Erschießung von brasilianischem Terrorverdächtigen: Scotland Yard schuldig
Ein britisches Gericht verurteilt die Londoner Polizei, weil sie vor zwei Jahren einen brasilianischen Terrorverdächtigen in der U-Bahn erschoss. Einzelne Polizisten wurden nicht verurteilt.
LONDON dpa/ap Mehr als zwei Jahre nach den Todesschüssen auf einen unschuldigen Terrorverdächtigen ist die Londoner Polizei wegen Gefährdung der öffentlichen Sicherheit verurteilt worden. Eine Geschworenenjury am Obersten Kriminalgericht Englands befand am Donnerstag, dass die damals beteiligten Polizeibeamten Gesundheits- und Sicherheitsverordnungen verletzt und damit das Leben unbeteiligter Zivilpersonen in Gefahr gebracht haben.

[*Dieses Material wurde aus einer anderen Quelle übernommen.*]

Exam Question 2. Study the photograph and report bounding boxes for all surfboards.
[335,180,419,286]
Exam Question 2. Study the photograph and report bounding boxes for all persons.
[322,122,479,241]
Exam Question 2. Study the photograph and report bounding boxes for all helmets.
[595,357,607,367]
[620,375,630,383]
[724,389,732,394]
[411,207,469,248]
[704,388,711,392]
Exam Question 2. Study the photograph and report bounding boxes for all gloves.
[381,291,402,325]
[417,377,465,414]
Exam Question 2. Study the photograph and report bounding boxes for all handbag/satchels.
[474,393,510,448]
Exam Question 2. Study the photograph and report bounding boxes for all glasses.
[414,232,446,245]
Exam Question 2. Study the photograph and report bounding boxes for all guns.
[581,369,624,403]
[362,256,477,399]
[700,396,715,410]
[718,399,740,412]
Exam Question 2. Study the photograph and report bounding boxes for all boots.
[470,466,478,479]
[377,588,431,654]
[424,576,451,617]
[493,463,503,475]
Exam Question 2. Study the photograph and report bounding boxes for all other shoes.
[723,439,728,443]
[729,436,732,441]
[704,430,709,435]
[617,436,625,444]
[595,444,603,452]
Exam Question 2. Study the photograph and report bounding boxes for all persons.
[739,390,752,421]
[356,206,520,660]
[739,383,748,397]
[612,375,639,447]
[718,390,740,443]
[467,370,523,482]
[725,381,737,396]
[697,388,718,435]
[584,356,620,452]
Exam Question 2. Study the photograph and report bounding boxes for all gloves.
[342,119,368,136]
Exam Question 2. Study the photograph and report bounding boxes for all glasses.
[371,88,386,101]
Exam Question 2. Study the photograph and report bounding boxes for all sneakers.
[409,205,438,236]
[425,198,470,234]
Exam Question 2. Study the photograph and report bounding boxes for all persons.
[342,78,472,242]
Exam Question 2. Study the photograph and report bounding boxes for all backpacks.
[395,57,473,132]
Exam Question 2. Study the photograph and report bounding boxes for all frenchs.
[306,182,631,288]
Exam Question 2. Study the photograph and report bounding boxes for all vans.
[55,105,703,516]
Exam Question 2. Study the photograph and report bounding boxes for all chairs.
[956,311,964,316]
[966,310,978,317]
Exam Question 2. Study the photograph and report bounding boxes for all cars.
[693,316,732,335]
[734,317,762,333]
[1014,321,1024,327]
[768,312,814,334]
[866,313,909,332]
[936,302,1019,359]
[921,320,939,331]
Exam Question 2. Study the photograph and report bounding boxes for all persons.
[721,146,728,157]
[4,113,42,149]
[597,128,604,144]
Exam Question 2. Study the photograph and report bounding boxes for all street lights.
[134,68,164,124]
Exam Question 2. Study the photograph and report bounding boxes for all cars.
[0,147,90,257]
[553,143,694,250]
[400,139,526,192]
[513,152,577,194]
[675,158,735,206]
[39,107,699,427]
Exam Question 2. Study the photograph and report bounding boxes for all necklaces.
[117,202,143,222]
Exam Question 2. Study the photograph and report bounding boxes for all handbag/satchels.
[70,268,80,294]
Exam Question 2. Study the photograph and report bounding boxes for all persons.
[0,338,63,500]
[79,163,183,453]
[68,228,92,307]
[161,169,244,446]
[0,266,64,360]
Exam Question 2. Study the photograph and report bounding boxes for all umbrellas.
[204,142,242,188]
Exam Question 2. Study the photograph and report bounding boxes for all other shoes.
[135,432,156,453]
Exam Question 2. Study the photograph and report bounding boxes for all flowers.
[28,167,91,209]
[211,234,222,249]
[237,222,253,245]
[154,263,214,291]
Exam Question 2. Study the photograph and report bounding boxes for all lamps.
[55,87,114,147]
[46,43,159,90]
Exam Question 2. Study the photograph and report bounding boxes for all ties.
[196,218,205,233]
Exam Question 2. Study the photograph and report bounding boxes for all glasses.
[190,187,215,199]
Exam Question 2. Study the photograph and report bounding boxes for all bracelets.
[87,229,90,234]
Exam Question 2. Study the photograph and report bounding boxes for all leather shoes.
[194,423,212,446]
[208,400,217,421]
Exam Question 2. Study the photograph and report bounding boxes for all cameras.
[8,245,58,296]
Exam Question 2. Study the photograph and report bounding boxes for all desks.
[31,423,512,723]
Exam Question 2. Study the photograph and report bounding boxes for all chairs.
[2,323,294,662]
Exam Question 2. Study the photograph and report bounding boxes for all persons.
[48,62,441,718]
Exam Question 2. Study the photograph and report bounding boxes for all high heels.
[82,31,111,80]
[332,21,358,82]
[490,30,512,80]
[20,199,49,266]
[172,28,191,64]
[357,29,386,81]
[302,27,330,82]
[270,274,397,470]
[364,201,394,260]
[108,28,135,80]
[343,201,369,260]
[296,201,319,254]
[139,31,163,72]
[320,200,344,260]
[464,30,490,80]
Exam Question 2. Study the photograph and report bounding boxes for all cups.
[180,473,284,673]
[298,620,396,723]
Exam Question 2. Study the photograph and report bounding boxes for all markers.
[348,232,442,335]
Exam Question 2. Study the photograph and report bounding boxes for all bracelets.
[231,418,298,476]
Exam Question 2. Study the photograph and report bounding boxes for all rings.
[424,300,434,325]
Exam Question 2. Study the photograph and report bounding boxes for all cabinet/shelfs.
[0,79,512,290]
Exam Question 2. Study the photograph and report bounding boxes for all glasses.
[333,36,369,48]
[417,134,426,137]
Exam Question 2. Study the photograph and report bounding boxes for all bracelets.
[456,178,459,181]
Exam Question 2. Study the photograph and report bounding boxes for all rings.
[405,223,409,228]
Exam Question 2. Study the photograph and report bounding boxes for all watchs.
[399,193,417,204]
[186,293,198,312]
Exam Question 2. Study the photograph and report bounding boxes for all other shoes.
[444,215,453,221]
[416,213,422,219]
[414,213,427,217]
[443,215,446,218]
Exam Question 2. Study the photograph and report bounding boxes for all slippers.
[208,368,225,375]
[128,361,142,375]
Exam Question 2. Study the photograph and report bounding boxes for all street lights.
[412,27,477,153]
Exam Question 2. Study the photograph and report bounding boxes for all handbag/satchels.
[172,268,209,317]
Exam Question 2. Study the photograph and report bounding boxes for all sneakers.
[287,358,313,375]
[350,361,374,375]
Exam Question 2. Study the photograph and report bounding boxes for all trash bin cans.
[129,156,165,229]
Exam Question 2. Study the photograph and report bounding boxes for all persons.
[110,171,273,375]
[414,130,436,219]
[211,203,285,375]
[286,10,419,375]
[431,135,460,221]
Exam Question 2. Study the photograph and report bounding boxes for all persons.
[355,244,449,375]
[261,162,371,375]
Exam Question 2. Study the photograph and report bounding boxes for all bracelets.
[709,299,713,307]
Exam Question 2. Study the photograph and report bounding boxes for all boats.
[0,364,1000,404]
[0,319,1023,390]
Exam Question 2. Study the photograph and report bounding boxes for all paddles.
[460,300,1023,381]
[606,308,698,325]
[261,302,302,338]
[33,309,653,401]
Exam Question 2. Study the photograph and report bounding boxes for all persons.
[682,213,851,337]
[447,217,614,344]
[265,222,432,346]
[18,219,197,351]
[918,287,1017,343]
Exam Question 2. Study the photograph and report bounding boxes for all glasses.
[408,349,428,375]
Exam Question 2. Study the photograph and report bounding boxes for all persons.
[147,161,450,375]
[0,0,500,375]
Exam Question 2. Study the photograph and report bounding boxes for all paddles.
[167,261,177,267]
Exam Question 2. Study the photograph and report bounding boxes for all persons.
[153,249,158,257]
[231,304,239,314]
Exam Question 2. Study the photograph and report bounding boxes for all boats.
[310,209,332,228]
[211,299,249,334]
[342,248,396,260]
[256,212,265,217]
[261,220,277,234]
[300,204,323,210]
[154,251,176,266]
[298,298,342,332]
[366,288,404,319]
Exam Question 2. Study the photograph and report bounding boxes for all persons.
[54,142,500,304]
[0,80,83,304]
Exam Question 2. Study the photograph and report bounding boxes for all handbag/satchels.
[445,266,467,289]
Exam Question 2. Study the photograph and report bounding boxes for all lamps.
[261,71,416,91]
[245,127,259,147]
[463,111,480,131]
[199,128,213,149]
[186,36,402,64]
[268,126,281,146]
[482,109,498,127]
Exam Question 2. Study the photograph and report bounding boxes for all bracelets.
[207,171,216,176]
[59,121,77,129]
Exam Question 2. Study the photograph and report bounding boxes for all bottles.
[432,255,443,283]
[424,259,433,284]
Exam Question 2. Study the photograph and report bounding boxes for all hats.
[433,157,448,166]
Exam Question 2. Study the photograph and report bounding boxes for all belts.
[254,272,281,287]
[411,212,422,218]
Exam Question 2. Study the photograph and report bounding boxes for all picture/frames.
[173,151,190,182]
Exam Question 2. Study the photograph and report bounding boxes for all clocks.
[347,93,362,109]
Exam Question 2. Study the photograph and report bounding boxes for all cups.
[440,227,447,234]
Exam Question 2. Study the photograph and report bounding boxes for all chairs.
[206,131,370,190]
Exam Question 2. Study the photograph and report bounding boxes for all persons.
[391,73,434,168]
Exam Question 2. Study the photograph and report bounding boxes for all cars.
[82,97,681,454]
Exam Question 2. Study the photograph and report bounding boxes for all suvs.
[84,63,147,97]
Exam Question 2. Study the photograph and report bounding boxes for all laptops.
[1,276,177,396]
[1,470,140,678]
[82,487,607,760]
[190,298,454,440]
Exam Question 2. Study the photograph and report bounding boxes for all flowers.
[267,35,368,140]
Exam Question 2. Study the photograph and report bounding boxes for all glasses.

Der fälschlicherweise als Terrorverdächtiger eingestufte Brasilianer Jean Charles de Menezes war von der Polizei überwacht worden. Als er eine U-Bahn-Station betrat, wurde er von Polizisten aus kurzer Distanz mit sieben Schüssen in den Kopf getötet. Die Polizei hat die Verantwortung für den Tod des jungen Brasilianers übernommen. Ein Richter legte der Londoner Polizei dafür eine Strafe von 175 000 Pfund auf sowie die Bezahlung der Gerichtskosten in Höhe von 385 000 Pfund - insgesamt umgerechnet 806 000 Euro. Einzelnen Polizisten wurde keine individuelle Schuld an dem chaotischen Vorgehen bei der Verfolgung und Erschießung von de Menezes zugewiesen. Angehörige von des Brasilianers kritisierten den Ausgang des Verfahrens. "Wir fordern eine vollständige und unabhängige Untersuchung und die Bestrafung der Verantwortlichen", erklärte Familiensprecher Erionaldo da Silva. "Wir werden den Kampf für Gerechtigkeit fortsetzen."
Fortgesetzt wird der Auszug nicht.